● About this task
Produce an exact copy of all the data below, dropping every image.

● Data provided
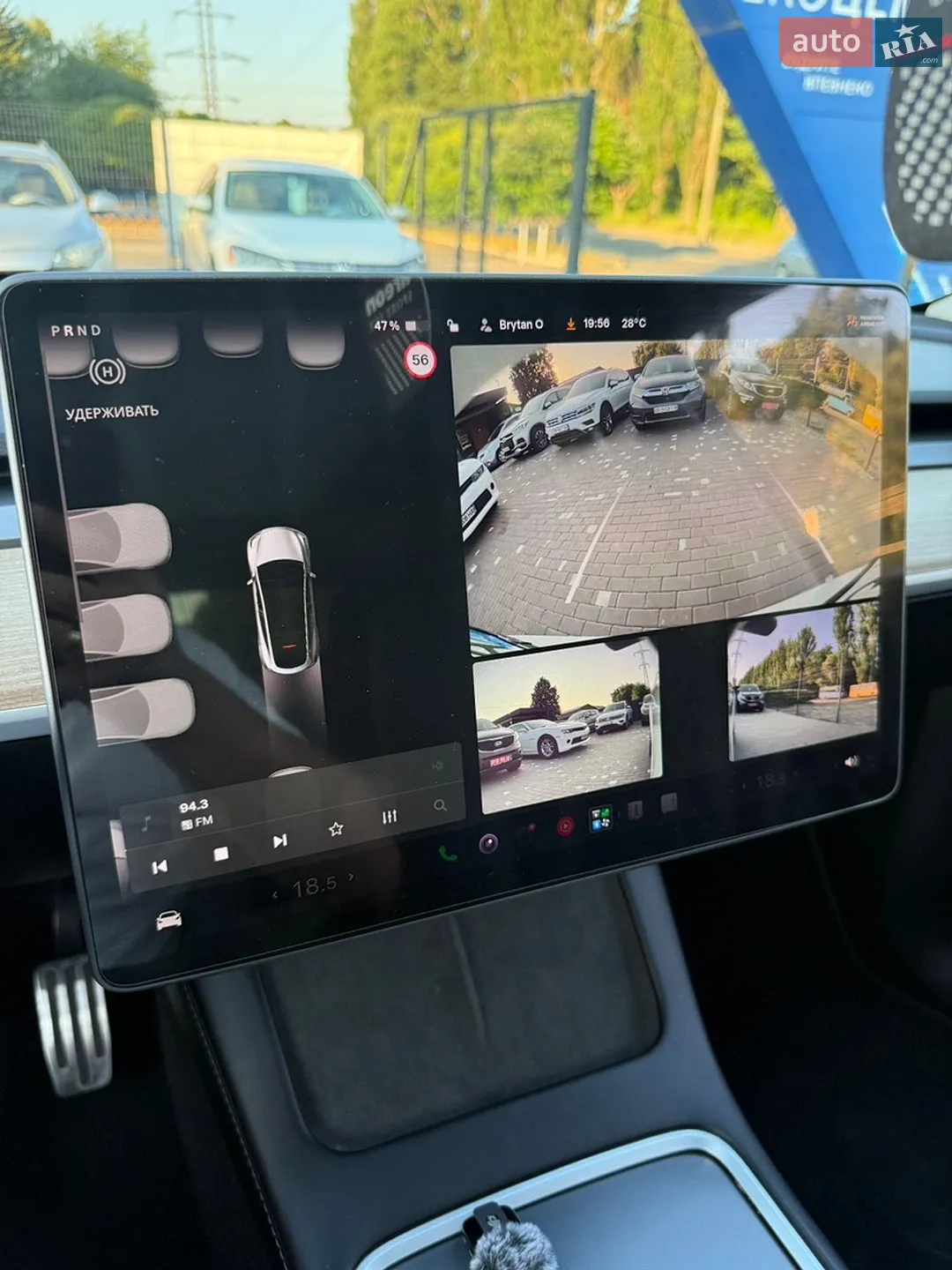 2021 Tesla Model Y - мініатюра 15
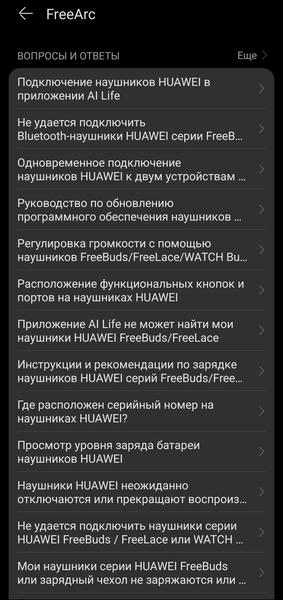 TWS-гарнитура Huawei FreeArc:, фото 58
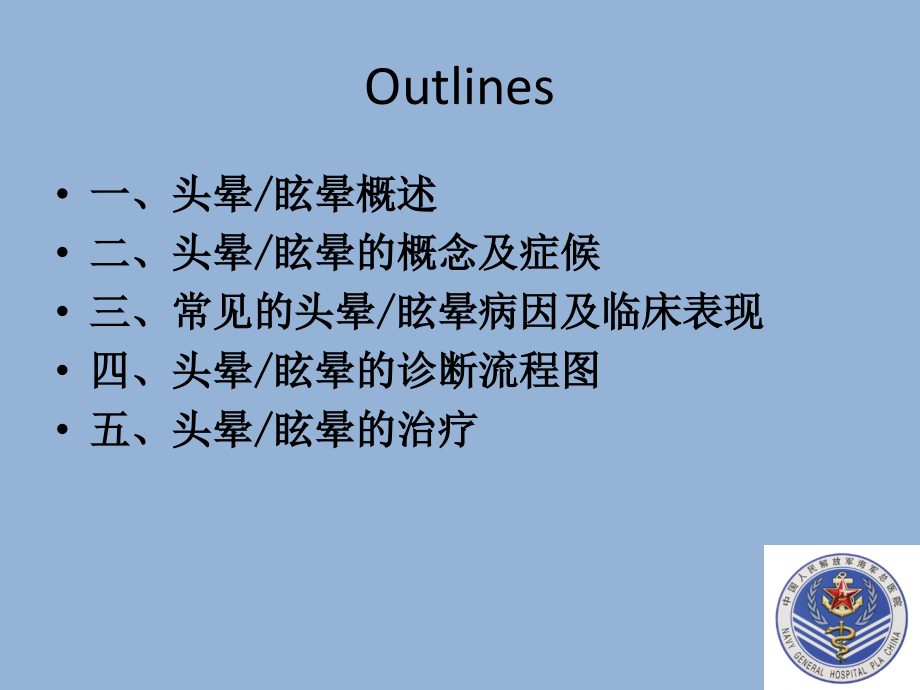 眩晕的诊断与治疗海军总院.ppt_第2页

● Written solution
 2021 Tesla Model Y - мініатюра 15
 TWS-гарнитура Huawei FreeArc:, фото 58
 眩晕的诊断与治疗海军总院.ppt_第2页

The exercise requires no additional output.